If I work to present myself as female, why can’t I work to present myself as lesbian? I don’t believe dresses and heals are embedded in my mind as things I need to wear simply because I have a vagina. There’s a heck of a lot of socialization that goes into the way I was taught to dress – and act – simply because I was born with female parts.

So why would it be problematic to also consider that some people present as queer? That it may not be because I have flannel on, but because I consciously chose to have flannel on, that identifies me. Unless you live in north country, because people, please. It's cold up there and people need to stay warm somehow.

To be fair, I don’t fit a lot of lesbian stereotypes. I like my long hair. I wear dresses, the occasional pair of heals, and I sometimes even shave my legs. But then again, I’m in a softball league, I own a lot of flannel, and my favorite outfit is a t-shirt and jeans. Just as I do with my femininity, I also make some decisions about how queer I do or do not look. (Ok, and a lot of it is based on me being particularly lazy when it comes to my presentation.)

I was in a conversation with a friend of mine last week. The friend, who identifies as heterosexual, was laughing about a time when she was rocking a “lesbian outfit” and someone made a comment about her looking like a lesbian.

“Oh my gosh, right?” I teased. “It’s so frustrating when people assume I’m straight.”

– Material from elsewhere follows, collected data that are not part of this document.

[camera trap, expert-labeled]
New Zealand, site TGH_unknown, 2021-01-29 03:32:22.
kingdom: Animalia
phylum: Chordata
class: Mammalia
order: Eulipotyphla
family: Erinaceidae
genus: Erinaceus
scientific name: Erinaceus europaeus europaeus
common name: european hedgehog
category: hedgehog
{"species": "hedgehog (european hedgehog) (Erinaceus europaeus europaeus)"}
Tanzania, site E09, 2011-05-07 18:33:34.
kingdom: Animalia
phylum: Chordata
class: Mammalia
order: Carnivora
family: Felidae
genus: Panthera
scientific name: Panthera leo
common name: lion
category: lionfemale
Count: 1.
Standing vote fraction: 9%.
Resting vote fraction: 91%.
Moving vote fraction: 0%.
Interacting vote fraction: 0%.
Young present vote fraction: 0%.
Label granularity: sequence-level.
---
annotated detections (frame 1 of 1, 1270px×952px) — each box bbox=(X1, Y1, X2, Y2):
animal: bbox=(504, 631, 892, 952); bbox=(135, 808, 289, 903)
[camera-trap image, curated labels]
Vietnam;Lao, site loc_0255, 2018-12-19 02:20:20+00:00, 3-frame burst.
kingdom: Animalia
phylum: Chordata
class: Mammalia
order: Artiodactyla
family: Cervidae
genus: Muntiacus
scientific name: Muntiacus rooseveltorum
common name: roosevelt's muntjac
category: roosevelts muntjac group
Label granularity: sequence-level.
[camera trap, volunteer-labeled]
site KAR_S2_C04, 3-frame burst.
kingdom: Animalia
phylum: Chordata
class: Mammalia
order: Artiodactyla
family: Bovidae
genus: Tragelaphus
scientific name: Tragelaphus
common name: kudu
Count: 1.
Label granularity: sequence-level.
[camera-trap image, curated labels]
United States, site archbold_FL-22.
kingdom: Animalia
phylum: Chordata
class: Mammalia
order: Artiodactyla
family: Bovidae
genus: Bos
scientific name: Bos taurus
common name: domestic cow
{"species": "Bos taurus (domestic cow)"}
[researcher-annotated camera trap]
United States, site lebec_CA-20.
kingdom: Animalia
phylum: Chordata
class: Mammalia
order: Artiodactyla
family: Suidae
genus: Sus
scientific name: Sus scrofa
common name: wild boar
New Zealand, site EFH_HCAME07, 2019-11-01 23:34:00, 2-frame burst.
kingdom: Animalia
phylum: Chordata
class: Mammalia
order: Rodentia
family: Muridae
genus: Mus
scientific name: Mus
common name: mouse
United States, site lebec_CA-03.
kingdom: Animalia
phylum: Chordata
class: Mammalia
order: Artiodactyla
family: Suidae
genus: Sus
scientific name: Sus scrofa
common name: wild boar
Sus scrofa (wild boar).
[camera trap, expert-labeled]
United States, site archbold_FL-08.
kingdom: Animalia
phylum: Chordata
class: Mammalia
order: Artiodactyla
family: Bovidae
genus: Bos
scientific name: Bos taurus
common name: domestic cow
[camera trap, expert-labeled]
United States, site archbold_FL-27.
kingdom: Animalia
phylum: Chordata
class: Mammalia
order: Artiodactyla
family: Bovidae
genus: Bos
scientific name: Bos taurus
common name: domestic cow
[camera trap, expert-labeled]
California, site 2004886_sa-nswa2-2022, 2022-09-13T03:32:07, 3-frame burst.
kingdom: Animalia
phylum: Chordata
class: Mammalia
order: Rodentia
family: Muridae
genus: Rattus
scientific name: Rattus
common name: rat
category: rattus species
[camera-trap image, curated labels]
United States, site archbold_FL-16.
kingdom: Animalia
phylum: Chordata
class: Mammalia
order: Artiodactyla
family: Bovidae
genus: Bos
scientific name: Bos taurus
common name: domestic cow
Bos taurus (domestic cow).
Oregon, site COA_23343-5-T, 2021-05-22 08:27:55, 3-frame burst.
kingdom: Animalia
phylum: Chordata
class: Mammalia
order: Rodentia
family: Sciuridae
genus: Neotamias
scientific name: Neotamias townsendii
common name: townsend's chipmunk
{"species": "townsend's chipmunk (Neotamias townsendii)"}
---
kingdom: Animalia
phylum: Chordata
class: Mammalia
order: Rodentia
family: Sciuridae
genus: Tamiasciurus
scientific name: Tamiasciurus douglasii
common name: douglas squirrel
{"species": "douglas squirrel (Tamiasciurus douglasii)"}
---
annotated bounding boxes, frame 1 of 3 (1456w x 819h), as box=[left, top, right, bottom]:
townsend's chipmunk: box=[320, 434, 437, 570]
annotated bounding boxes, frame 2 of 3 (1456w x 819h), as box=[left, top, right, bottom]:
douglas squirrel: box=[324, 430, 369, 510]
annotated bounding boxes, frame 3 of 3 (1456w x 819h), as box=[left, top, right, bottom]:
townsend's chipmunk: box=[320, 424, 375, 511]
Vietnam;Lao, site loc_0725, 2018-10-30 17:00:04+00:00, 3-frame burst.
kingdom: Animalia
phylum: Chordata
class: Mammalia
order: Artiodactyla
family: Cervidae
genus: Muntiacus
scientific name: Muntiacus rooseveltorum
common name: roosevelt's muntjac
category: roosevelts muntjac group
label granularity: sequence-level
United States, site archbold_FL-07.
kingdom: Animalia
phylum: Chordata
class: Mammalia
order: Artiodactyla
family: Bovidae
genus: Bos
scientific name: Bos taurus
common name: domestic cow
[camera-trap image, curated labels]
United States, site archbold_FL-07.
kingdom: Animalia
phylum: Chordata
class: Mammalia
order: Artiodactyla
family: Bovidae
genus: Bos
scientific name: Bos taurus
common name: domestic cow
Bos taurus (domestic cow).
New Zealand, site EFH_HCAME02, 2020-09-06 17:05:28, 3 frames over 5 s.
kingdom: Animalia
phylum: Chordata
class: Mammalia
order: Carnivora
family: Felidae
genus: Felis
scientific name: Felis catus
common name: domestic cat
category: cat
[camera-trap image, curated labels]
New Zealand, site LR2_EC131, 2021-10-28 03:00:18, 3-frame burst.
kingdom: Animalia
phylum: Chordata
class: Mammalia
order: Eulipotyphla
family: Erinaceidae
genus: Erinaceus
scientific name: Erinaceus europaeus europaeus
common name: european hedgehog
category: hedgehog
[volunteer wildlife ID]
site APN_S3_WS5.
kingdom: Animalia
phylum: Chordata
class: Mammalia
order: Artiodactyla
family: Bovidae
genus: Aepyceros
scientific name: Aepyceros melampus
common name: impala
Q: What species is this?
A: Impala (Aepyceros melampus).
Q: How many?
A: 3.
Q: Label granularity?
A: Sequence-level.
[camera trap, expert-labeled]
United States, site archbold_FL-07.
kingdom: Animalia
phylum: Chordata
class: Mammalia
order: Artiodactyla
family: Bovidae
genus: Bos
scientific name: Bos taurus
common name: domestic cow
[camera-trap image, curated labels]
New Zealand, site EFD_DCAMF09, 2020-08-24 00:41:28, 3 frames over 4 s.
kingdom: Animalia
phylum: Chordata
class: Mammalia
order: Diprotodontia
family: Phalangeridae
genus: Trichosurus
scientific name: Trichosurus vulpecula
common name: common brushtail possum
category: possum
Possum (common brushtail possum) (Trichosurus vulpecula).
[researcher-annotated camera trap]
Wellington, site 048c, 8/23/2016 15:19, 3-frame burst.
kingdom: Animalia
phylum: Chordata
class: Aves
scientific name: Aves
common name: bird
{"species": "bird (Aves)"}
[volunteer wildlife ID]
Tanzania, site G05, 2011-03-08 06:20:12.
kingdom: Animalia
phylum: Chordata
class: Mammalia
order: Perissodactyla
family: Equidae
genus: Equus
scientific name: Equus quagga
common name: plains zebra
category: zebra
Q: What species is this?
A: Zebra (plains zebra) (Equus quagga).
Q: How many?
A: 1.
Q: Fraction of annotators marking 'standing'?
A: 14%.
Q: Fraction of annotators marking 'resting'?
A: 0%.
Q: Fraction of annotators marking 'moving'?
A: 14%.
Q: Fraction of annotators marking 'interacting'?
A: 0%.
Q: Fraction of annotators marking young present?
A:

So you tell me. Stereotyping in the queer world: good or bad? Is there such thing as looking straight or looking queer? Am I correct in my categorization of my fellow bloggers?


  1. I'm sorry. You have a vagina? I don't know how to cope with this information.

    Also, you were primarily wearing hoodies long before identifying queer.

    Maybe someday I'll make some sort of intelligent and not random comment about your well-developed argument.

  2. I don't know you folks (I just found the blog today--and love it!), but for what it's worth, I'm sitting in my living room right now wearing a skirt, apron, and Human Rights Campaign button. I identify as heterosexual. I think that society has, in fact, socialized what is and is not "queer" in terms of apparel (and other identifiers...glasses, shoes, etc.) You all might like "The History of Homosexuality" by Halperin.

    Pax Christi,

    1. I should also qualify that I'm a male and have facial hair. Again, for what that's worth. Seriously. Nice blog.